Yoshika nodded with both heads, speaking in Jia’s voice as she responded.

“Yes—well, not exactly. You’re healed, but not cured. The sickness has taken root pretty deeply and we need more specialized healers to cure you entirely. It...wasn’t really easy, but it was worth it. For you.”

It really hadn’t been easy and yet—it hadn’t really been costly either. A few months of meditation at most to recover their spent essence, and even then only because Yoshika’s methods were improvised and inefficient. A more dedicated healer would have had much fewer problems. It rankled Yoshika that such healers were rare mainly because of power politics in Qin and the secret hoarding of all three great nations. Lee Jung’s smile wiped those thoughts away in an instant, as she swept Yoshika—both bodies—up in a tight embrace.

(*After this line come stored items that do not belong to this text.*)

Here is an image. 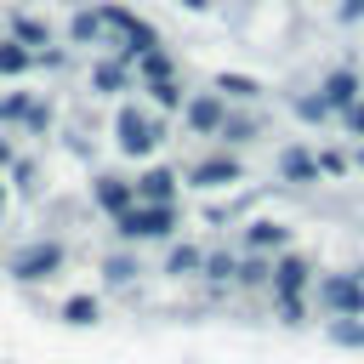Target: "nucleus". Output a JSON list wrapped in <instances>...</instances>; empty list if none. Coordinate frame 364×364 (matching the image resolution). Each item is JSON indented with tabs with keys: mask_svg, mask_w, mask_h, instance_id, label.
<instances>
[{
	"mask_svg": "<svg viewBox=\"0 0 364 364\" xmlns=\"http://www.w3.org/2000/svg\"><path fill=\"white\" fill-rule=\"evenodd\" d=\"M165 228H171V210H165V205L125 210V222H119V233H131V239H154V233H165Z\"/></svg>",
	"mask_w": 364,
	"mask_h": 364,
	"instance_id": "obj_1",
	"label": "nucleus"
},
{
	"mask_svg": "<svg viewBox=\"0 0 364 364\" xmlns=\"http://www.w3.org/2000/svg\"><path fill=\"white\" fill-rule=\"evenodd\" d=\"M324 301L341 307V313H364V290L353 279H324Z\"/></svg>",
	"mask_w": 364,
	"mask_h": 364,
	"instance_id": "obj_2",
	"label": "nucleus"
},
{
	"mask_svg": "<svg viewBox=\"0 0 364 364\" xmlns=\"http://www.w3.org/2000/svg\"><path fill=\"white\" fill-rule=\"evenodd\" d=\"M119 131H125V148H131V154H148V148H154V125H148L142 114H125Z\"/></svg>",
	"mask_w": 364,
	"mask_h": 364,
	"instance_id": "obj_3",
	"label": "nucleus"
},
{
	"mask_svg": "<svg viewBox=\"0 0 364 364\" xmlns=\"http://www.w3.org/2000/svg\"><path fill=\"white\" fill-rule=\"evenodd\" d=\"M46 267H57V245H34L28 256H17V273L23 279H40Z\"/></svg>",
	"mask_w": 364,
	"mask_h": 364,
	"instance_id": "obj_4",
	"label": "nucleus"
},
{
	"mask_svg": "<svg viewBox=\"0 0 364 364\" xmlns=\"http://www.w3.org/2000/svg\"><path fill=\"white\" fill-rule=\"evenodd\" d=\"M301 279H307V267H301V262H284V267H279V290H284V301L301 290ZM290 313H296V301H290Z\"/></svg>",
	"mask_w": 364,
	"mask_h": 364,
	"instance_id": "obj_5",
	"label": "nucleus"
},
{
	"mask_svg": "<svg viewBox=\"0 0 364 364\" xmlns=\"http://www.w3.org/2000/svg\"><path fill=\"white\" fill-rule=\"evenodd\" d=\"M142 193L165 205V199H171V171H148V176H142Z\"/></svg>",
	"mask_w": 364,
	"mask_h": 364,
	"instance_id": "obj_6",
	"label": "nucleus"
},
{
	"mask_svg": "<svg viewBox=\"0 0 364 364\" xmlns=\"http://www.w3.org/2000/svg\"><path fill=\"white\" fill-rule=\"evenodd\" d=\"M324 102H353V74H330V85H324Z\"/></svg>",
	"mask_w": 364,
	"mask_h": 364,
	"instance_id": "obj_7",
	"label": "nucleus"
},
{
	"mask_svg": "<svg viewBox=\"0 0 364 364\" xmlns=\"http://www.w3.org/2000/svg\"><path fill=\"white\" fill-rule=\"evenodd\" d=\"M97 199H102L108 210H125V205H131V193H125L119 182H102V188H97Z\"/></svg>",
	"mask_w": 364,
	"mask_h": 364,
	"instance_id": "obj_8",
	"label": "nucleus"
},
{
	"mask_svg": "<svg viewBox=\"0 0 364 364\" xmlns=\"http://www.w3.org/2000/svg\"><path fill=\"white\" fill-rule=\"evenodd\" d=\"M188 119H193L199 131H210V125H216V102H193V108H188Z\"/></svg>",
	"mask_w": 364,
	"mask_h": 364,
	"instance_id": "obj_9",
	"label": "nucleus"
},
{
	"mask_svg": "<svg viewBox=\"0 0 364 364\" xmlns=\"http://www.w3.org/2000/svg\"><path fill=\"white\" fill-rule=\"evenodd\" d=\"M23 63H28V51H17V46H0V68H6V74H17Z\"/></svg>",
	"mask_w": 364,
	"mask_h": 364,
	"instance_id": "obj_10",
	"label": "nucleus"
},
{
	"mask_svg": "<svg viewBox=\"0 0 364 364\" xmlns=\"http://www.w3.org/2000/svg\"><path fill=\"white\" fill-rule=\"evenodd\" d=\"M199 182H233V165H199Z\"/></svg>",
	"mask_w": 364,
	"mask_h": 364,
	"instance_id": "obj_11",
	"label": "nucleus"
},
{
	"mask_svg": "<svg viewBox=\"0 0 364 364\" xmlns=\"http://www.w3.org/2000/svg\"><path fill=\"white\" fill-rule=\"evenodd\" d=\"M222 91H233V97H250L256 85H250V80H239V74H222Z\"/></svg>",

“Thank you so much! I don’t know how I can ever repay you for this.”

Yoshika blushed, waving her hands urgently.

“I-It’s fine! It was the least we could do. We—I owe you so much for taking care of me as a child. For breaking my promise to take care of Narae—actually, about that...”

Sensing the change in Yoshika’s tone, Lee Jung sat back in her bed and looked askance at her.

“About what? Is something wrong with Narae? I didn’t transmit my illness to her did I? Oh sweetie, I told you not to—”

Yoshika cut her off with a sharp shake of her head.

“No! Nothing like that. Lee Narae is perfectly healthy, if a little underfed. Speaking of which, why don’t we sit down and discuss things over a meal? You must be starving after your recovery.”

As if on cue, Lee Jung’s stomach grumbled loudly, causing her to blush. Even on her sunken cheeks, the rosy flush brought out her natural beauty—she was truly wasted in a place like this.

“Um, that would be nice, yes. Although—I hate to impose but—”

Yoshika chuckled.

“Don’t worry, we’ll provide everything. In fact, you’re coming back to our place. Right now, no arguments, let’s go!”